Query internals: in segments how does the bitmaps map to the tuple id?

Hi,
I am implementing druid in our firm and trying to understand how druid query internals work. I couldn’t find any relevant documentation regarding how when a query is fired, how would the data in the segments be filtered. I looked at how the segments are being created

  1. Could someone please guide me as to how will the bitmaps in the dimensions know how to map to the tuple id so the corresponding other column values in the tuples is fetched?

For example -

Bitmaps - one for each unique value of the column

value=“Justin Bieber”: [1,1,0,0]

value=“Ke$ha”: [0,0,1,1]

In the above example, we see that Justin Bieber is present in tuples 1 and 2. Is this the only way how each column value maps to the corresponding tuple id?

  1. The bitmaps work perfectly for boolean filters such as AND,OR, NOT. How would range queries work for metrics such as select * from wikipedia where pageviews > 1000?

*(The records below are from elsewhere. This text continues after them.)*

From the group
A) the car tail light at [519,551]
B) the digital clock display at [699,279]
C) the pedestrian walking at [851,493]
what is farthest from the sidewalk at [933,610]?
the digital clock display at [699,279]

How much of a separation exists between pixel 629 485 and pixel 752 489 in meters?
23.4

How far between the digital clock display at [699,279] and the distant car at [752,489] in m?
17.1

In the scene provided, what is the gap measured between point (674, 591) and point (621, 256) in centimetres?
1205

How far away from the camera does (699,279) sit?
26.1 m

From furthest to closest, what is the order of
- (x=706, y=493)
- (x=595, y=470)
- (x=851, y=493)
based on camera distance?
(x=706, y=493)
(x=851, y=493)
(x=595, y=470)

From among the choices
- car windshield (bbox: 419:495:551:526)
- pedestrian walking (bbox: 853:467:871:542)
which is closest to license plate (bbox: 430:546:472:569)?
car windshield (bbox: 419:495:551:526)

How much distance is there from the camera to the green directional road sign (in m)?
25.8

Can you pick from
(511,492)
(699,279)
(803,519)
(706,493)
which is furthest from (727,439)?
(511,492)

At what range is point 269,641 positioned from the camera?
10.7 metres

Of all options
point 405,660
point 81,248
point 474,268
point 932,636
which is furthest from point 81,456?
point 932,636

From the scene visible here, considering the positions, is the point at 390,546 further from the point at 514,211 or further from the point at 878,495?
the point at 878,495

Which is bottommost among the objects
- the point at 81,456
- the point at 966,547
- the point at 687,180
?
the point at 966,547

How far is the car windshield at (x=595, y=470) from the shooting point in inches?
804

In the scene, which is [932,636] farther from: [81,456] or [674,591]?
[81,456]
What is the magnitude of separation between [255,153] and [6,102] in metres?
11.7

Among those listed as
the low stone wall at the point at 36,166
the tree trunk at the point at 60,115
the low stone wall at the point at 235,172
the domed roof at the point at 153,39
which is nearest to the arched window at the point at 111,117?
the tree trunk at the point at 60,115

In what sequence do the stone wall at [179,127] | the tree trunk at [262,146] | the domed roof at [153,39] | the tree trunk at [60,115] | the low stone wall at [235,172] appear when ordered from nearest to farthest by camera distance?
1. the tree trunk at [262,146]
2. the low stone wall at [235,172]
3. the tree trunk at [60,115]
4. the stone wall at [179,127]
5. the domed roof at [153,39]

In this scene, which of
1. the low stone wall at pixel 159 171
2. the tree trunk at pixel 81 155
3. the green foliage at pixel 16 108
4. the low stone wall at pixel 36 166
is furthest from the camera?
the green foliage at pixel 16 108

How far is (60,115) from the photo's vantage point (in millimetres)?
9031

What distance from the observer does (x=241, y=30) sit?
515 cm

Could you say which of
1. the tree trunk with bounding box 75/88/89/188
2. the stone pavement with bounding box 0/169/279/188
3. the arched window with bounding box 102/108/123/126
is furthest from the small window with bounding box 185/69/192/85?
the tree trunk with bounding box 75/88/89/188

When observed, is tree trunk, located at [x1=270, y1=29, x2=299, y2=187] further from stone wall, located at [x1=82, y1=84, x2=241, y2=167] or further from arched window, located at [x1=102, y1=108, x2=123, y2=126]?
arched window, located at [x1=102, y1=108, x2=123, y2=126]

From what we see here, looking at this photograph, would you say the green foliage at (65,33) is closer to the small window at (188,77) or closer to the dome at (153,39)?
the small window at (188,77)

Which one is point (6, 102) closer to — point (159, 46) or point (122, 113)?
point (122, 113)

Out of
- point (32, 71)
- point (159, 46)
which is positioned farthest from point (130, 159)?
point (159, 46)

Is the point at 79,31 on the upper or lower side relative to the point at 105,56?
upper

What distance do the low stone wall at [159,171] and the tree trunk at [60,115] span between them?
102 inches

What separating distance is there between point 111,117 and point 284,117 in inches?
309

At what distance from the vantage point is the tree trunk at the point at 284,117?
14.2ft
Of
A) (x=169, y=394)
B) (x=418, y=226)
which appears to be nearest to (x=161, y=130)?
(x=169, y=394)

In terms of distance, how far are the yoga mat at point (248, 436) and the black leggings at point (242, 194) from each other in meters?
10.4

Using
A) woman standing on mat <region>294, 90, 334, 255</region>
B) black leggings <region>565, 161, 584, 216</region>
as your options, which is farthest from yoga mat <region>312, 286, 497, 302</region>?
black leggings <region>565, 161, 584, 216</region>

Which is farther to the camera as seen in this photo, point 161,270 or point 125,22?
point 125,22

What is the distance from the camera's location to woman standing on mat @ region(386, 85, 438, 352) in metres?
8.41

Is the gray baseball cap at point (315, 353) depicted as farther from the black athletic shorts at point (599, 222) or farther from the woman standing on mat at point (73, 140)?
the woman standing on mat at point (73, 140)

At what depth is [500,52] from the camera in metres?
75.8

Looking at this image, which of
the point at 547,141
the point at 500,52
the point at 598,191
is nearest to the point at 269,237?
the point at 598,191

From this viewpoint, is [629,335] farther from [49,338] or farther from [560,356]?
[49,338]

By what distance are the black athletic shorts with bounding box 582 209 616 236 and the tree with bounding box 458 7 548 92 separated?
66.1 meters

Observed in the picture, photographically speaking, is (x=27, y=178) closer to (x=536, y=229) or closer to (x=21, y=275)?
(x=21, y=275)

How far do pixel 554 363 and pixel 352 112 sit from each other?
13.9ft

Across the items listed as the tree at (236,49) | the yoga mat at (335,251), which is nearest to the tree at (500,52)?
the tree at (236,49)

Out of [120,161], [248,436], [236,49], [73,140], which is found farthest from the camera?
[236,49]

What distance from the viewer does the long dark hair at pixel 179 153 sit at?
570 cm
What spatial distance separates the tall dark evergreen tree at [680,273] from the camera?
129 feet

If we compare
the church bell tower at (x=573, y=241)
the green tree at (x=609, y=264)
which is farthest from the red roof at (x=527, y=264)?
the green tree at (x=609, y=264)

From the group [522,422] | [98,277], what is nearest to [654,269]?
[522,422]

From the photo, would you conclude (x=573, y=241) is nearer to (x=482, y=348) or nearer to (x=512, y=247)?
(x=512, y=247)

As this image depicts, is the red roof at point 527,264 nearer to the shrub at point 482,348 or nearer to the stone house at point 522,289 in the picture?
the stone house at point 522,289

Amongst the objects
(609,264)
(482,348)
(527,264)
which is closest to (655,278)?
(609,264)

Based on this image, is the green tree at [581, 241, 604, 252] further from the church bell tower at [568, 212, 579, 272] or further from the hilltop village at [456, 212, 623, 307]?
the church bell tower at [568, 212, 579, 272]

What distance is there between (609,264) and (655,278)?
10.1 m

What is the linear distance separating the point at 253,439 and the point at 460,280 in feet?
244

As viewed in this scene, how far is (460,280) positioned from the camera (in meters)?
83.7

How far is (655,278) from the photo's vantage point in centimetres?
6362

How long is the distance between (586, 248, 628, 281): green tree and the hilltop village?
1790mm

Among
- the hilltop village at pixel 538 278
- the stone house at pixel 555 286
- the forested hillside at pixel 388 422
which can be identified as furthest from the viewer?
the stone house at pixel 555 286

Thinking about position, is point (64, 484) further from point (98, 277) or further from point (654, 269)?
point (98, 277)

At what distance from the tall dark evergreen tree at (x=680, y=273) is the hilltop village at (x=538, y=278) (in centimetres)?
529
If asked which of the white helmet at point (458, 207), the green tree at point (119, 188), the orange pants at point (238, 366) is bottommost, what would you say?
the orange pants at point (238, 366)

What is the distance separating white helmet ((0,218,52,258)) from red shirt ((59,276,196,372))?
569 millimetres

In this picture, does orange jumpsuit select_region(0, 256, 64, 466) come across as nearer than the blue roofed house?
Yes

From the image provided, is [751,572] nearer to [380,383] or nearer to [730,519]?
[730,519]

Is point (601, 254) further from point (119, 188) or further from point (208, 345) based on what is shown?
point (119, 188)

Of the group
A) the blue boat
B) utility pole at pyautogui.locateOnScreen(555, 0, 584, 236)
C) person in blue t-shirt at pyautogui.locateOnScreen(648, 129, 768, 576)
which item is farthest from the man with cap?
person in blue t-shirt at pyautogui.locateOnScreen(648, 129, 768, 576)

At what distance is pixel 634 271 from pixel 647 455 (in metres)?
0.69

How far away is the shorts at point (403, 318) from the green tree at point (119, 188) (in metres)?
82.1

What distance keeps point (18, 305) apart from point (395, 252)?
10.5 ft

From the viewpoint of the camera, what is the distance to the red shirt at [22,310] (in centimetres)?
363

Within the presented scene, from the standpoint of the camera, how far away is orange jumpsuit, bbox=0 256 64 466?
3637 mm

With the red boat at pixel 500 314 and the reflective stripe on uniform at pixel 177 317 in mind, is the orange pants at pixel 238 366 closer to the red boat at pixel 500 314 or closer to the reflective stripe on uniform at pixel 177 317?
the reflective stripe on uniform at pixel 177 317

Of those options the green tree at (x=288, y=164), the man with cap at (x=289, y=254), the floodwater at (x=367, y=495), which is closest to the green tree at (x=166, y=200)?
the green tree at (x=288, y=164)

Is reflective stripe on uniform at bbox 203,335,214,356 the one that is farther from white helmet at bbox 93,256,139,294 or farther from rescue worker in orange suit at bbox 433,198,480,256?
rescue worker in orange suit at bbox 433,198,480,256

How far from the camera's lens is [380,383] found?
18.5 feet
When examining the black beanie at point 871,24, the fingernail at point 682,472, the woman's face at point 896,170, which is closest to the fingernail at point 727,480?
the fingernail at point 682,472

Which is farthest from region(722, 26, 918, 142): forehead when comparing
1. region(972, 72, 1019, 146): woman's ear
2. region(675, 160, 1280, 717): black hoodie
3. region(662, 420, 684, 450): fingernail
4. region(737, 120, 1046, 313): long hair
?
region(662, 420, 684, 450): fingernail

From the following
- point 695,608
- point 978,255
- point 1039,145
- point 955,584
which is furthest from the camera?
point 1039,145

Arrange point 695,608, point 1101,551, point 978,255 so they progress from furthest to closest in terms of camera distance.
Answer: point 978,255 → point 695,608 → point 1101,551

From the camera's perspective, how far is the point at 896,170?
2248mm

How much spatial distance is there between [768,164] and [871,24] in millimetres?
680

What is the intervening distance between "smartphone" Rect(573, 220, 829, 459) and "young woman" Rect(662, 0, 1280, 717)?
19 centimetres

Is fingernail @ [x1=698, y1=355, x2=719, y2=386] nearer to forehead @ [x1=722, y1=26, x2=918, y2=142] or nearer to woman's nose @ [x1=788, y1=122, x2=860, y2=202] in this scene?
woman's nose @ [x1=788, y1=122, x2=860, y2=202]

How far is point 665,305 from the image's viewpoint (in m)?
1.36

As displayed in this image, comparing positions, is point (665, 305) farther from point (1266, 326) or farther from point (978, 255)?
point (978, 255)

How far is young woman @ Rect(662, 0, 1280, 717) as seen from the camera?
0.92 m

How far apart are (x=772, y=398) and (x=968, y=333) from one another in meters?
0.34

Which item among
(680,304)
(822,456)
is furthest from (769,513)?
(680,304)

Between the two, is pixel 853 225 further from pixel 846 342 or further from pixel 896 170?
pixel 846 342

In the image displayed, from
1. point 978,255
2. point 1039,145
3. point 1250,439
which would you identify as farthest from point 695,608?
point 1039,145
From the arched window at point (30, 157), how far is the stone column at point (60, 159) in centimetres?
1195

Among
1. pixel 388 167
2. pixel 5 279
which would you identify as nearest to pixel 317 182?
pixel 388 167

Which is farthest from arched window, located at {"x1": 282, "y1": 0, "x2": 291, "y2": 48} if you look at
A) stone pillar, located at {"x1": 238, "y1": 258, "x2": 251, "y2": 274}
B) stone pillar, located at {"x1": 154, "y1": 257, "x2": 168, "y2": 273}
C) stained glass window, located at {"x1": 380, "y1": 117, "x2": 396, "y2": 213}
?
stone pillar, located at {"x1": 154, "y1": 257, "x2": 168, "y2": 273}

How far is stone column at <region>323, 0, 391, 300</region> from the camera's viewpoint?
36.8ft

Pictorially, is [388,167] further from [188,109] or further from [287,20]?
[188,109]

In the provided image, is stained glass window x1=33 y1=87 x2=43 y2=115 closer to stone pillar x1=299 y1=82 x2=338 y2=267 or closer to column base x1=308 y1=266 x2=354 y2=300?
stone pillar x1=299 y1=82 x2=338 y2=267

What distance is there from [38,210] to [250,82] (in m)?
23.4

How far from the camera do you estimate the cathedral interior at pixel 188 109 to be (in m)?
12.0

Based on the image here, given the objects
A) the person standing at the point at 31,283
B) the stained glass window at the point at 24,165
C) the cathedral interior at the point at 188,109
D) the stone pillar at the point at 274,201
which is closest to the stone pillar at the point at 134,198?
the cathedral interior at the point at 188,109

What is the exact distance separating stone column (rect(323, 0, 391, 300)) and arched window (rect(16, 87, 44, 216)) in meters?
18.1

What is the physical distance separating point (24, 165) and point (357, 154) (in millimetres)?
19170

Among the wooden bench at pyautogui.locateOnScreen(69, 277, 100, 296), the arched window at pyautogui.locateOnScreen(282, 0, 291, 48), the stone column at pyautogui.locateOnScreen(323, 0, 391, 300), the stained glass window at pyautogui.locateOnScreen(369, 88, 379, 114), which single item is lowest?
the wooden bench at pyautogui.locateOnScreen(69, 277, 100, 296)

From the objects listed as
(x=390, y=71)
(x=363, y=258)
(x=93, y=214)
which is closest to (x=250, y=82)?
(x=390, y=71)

and similarly how can the metrics map to the tuple id to gather corresponding timestamp or dimensions values?

Thank you

Hi Balaji,

Each string column has both a forward index mapping row number to values, and an inverted bitmap index mapping values to row numbers. Druid will use one or the other depending on what kind of query you are doing. It will usually use the forward index for grouping or selecting values, and the inverted index for filtering, although it may use the forward index for filtering sometimes.

For range queries on numeric columns, we don’t currently have indexes to use, and so instead we scan the column row by row and read its values.

Hope this clarifies things for you.